* begin Dataset excerpts *

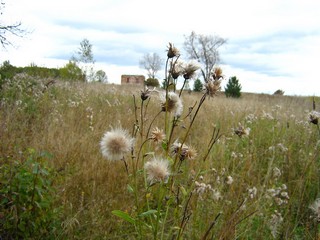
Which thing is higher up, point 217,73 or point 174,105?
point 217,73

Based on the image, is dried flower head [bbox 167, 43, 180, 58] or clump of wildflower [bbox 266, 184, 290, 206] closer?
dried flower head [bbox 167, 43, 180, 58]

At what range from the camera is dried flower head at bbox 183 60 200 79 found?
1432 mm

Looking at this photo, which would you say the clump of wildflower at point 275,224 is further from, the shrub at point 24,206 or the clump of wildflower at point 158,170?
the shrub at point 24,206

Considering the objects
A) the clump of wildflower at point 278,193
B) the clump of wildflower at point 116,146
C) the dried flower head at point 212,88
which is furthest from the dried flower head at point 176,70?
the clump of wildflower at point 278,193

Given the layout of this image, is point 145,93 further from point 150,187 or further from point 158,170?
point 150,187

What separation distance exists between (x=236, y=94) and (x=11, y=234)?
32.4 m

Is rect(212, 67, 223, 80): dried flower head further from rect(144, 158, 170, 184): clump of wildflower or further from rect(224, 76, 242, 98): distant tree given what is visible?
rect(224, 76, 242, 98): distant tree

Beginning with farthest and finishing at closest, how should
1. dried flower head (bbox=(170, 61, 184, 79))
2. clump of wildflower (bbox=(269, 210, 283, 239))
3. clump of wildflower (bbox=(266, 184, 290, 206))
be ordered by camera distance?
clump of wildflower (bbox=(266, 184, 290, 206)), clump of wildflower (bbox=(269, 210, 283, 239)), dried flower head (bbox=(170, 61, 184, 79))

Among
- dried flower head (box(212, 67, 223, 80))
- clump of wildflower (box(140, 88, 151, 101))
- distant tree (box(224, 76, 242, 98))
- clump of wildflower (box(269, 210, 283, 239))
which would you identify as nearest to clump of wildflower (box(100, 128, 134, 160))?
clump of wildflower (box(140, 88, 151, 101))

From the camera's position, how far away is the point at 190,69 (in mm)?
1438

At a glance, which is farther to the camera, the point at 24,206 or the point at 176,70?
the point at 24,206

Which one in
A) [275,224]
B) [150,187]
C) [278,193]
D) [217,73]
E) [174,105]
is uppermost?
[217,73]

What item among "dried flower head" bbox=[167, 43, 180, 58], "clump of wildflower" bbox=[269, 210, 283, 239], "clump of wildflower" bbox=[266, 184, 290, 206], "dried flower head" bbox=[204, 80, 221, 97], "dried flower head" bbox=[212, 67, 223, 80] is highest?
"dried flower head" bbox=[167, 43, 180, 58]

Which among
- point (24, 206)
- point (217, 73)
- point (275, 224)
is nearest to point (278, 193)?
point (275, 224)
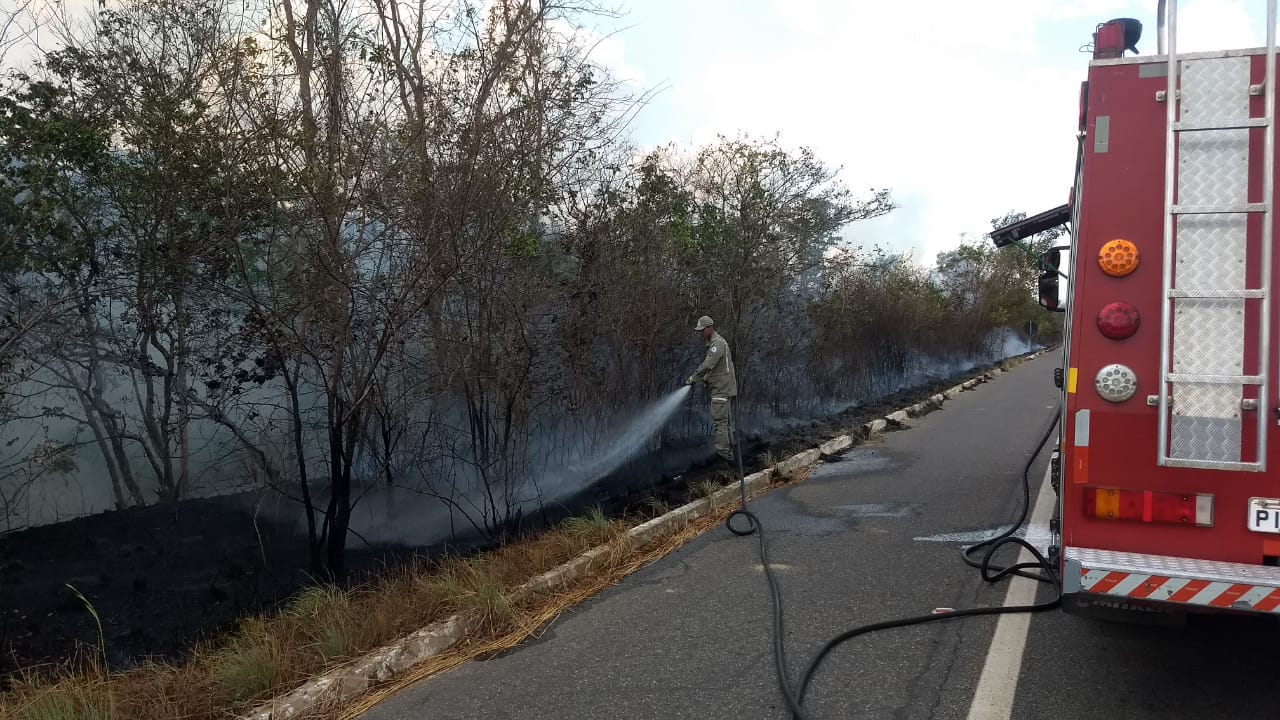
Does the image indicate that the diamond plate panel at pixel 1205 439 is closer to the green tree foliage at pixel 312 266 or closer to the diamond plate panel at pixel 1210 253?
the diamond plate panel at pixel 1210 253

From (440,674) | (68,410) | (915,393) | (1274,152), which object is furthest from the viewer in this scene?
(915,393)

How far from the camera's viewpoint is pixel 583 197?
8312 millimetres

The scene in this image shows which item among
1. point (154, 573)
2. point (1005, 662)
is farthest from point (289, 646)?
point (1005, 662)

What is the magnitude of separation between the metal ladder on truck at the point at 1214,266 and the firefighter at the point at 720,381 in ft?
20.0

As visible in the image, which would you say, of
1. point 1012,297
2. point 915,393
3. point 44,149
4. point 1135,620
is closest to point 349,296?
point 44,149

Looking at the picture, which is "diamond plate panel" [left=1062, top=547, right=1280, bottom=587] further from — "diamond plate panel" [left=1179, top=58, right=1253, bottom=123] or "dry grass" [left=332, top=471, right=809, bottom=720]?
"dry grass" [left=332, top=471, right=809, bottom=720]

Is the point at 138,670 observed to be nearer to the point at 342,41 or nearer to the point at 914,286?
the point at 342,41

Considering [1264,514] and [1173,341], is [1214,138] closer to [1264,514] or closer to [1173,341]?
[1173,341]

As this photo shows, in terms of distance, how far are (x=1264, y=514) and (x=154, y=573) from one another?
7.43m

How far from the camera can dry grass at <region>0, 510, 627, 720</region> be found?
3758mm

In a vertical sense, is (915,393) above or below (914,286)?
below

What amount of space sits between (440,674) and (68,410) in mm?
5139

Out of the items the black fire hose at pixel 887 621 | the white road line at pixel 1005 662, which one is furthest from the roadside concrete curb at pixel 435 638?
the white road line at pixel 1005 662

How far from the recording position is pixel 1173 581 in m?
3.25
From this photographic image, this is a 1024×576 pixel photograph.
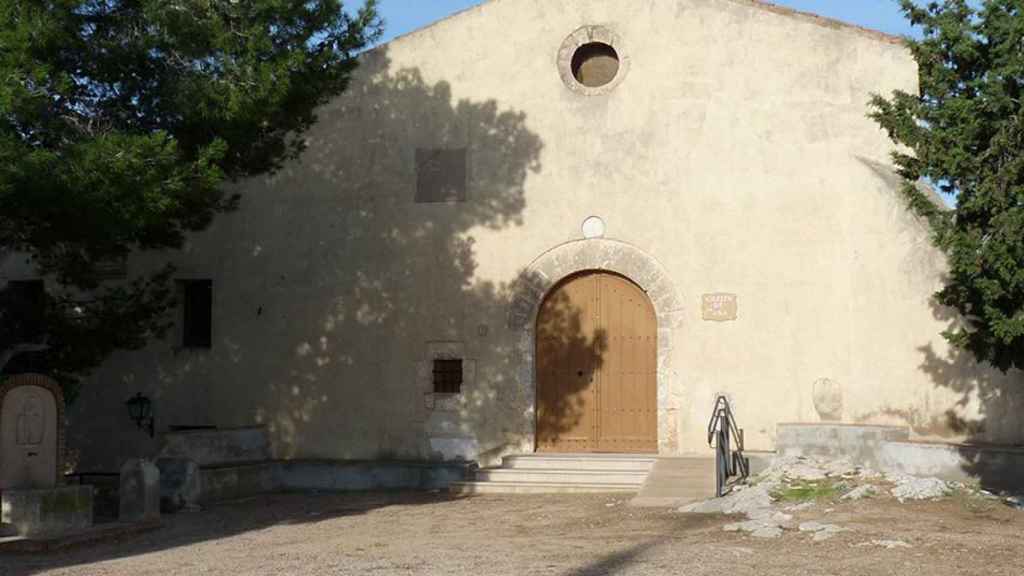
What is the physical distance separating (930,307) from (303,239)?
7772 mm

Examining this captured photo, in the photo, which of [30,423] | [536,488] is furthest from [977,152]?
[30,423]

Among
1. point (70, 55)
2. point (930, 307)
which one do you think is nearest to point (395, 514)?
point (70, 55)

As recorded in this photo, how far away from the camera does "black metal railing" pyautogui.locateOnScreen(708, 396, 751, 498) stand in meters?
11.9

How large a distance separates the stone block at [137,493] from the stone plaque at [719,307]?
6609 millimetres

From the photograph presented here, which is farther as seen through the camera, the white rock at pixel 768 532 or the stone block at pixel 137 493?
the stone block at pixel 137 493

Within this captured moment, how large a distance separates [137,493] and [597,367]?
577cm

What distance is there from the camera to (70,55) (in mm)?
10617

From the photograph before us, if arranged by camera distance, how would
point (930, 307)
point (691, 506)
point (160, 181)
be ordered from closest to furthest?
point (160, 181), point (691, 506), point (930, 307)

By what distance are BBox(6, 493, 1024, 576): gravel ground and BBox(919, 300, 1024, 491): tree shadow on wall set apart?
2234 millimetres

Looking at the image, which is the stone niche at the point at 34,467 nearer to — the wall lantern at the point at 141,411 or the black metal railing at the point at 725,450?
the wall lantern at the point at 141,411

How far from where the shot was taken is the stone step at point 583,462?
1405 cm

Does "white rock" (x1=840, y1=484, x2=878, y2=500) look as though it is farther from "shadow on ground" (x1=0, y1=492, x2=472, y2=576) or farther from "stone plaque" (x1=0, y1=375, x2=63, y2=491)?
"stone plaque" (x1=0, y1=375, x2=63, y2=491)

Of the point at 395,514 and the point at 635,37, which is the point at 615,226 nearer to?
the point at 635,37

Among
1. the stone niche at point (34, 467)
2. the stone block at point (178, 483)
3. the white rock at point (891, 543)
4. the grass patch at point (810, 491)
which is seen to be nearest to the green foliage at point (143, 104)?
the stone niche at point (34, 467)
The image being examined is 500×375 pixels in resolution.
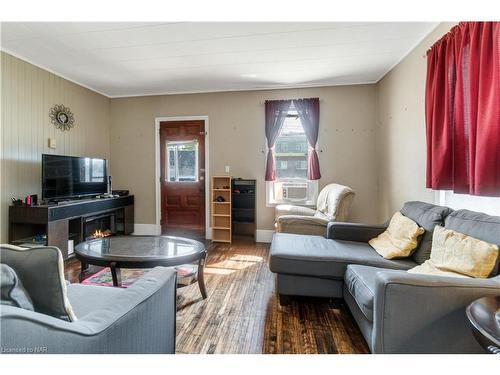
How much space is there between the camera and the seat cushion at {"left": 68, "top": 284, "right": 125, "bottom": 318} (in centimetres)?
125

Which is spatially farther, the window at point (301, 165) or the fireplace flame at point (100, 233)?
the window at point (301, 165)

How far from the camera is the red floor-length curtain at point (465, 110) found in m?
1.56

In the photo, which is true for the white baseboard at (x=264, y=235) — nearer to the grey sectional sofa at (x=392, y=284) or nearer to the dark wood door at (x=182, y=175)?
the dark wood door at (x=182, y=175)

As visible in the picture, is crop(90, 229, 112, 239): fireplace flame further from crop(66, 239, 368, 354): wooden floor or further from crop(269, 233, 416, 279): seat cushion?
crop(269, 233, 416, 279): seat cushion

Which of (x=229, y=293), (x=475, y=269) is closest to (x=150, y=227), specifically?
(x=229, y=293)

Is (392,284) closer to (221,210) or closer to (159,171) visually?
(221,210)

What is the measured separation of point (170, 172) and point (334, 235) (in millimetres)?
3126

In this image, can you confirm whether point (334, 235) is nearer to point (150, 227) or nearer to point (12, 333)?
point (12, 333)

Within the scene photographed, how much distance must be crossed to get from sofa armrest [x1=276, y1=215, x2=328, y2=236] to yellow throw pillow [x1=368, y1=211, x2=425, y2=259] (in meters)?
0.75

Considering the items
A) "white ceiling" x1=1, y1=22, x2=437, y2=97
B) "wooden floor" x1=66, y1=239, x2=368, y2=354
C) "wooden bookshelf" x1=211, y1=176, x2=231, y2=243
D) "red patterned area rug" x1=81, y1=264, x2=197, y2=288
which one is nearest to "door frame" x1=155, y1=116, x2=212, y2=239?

* end Dataset excerpts *

_What you will do_
Could you return, word for word, the part of the records above that opens with the line containing "Within this captured" and closes with the line containing "2234 millimetres", with both of those lines included?

_Finished answer_
Within this captured moment, how large a distance separates [137,493] and [597,367]?
577cm

What distance is there from the camera to (70,55) (in mm)?
10617

From the photograph before us, if arranged by camera distance, how would
point (930, 307)
point (691, 506)
point (160, 181)
be ordered from closest to furthest?
point (160, 181), point (691, 506), point (930, 307)

By what distance are BBox(6, 493, 1024, 576): gravel ground and BBox(919, 300, 1024, 491): tree shadow on wall set apart?
2234 millimetres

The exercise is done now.